Quando pensiamo alla Pace, spesso la immaginiamo come qualcosa di lontano: trattati internazionali, decisioni politiche, eventi più grandi di noi.
Eppure, molti anni fa, mi sono posto una domanda semplice e scomoda:

come comune cittadino, che ha una casa, cosa posso fare di concreto per aiutare la Pace?

La risposta che mi sono dato è stata questa:
👉 ridurre il mio bisogno personale e comunitario di risorse esterne, prima fra tutte l’energia.

Perché gran parte delle risorse energetiche che utilizziamo oggi — soprattutto quelle fossili — sono portatrici di conflitti, sfruttamento e dipendenza.
Consumare meno significa dipendere meno.
Dipendere meno significa alimentare meno le guerre.


Abitare come atto politico (e pacifico)

Quella risposta non è rimasta un’idea.
È diventata una scelta di vita.

Ho scelto di abitare una casa costruita con materiali naturali, con bassa o bassissima energia grigia incorporata.
E ho scelto, proprio per questo, di fondare e nutrire EAP Thermus: come strumento concreto per trasformare una visione di Pace in pratica quotidiana, accessibile, replicabile.
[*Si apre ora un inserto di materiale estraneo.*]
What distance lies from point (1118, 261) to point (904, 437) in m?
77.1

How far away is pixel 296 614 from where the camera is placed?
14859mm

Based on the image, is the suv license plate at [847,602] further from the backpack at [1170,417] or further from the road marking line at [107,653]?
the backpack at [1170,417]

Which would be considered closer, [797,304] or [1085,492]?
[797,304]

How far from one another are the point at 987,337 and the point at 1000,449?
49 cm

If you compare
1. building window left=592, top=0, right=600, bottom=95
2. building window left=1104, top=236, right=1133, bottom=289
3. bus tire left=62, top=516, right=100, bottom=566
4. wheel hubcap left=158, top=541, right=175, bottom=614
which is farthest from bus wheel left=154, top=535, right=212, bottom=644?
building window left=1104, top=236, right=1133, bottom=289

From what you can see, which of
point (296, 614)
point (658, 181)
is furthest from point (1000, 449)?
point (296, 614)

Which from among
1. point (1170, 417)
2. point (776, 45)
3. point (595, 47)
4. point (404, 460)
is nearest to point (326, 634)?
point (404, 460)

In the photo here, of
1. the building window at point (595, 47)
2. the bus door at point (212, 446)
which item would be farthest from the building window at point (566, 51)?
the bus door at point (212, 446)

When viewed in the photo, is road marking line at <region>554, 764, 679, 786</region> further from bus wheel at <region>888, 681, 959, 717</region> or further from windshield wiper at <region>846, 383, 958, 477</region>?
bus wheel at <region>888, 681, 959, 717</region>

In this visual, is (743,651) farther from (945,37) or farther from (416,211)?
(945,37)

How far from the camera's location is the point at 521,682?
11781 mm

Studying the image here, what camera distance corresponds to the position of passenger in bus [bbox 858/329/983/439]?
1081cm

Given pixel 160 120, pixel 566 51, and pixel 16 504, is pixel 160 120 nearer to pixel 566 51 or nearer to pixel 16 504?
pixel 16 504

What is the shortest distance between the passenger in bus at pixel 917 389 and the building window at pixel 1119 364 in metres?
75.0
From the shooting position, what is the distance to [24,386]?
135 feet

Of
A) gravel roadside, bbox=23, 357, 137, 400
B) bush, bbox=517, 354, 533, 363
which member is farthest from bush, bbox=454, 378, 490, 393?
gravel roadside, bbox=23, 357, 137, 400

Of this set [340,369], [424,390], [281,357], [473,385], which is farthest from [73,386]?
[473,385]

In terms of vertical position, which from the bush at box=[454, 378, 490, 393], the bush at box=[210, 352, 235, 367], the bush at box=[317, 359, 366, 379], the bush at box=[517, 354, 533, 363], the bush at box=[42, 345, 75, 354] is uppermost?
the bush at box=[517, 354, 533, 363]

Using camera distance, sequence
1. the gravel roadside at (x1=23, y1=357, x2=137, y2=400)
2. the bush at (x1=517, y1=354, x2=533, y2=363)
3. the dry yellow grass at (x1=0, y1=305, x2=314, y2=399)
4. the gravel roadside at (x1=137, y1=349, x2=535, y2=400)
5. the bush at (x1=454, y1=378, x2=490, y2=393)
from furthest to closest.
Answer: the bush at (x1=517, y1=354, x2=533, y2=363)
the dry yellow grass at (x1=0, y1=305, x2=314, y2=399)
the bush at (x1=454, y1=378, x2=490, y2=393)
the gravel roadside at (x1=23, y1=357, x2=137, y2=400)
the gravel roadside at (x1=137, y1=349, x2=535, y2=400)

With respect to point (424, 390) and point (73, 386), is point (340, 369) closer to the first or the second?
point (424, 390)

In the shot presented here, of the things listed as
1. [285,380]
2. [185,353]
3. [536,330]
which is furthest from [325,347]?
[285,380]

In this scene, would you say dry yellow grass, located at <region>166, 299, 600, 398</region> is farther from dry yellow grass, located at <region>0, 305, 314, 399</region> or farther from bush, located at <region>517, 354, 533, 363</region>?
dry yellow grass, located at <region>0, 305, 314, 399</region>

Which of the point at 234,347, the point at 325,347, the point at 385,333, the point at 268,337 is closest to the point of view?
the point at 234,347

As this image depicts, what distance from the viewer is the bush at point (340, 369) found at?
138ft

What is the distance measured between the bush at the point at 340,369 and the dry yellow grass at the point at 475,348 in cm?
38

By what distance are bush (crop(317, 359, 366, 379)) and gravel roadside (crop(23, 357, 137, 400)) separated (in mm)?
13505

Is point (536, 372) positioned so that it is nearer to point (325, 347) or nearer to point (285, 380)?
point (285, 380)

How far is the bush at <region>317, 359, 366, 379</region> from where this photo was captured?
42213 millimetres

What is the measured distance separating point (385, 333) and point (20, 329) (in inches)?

Ma cosa significa, concretamente?

Significa scegliere materiali semplici, antichi, locali, profondamente intelligenti:

  • il legno, per strutturare e accogliere
  • la paglia, per isolare in modo straordinariamente efficiente
  • la terra cruda, per intonaci, muri divisori e pavimenti
  • la calce, per proteggere e far respirare gli esterni

Quattro materiali. Nient’altro.


Meno energia, meno guerra

Queste scelte mi hanno permesso — attraverso il lavoro di EAP Thermus — di costruire e ristrutturare case che:

  • consumano pochissime risorse fossili in fase di costruzione
  • richiedono ancora meno, o addirittura zero energia fossile, in fase di utilizzo
  • dopo 100 o 200 anni di vita, se abbandonate o demolite, possono tornare alla terra senza bisogno di nuovi processi energivori

Case che non lasciano macerie tossiche, ma cicli chiusi, naturali, pacifici.


Per me, questa è Pace

Per me, questa non è solo edilizia naturale.
È una scelta di Pace.

Una pace silenziosa, quotidiana, concreta.
Una pace che non si proclama, ma si costruisce —
mattone dopo mattone,
o meglio, fibra dopo fibra, granello dopo granello.

Costruire così significa dire:

“Io non alimento ciò che distrugge.”
“Io scelgo di abitare il mondo con rispetto.”


E tu?

La Pace non è solo assenza di guerra.
È la somma delle scelte quotidiane che facciamo.

👉 E tu, come ti impegni a costruire la Pace, ogni giorno?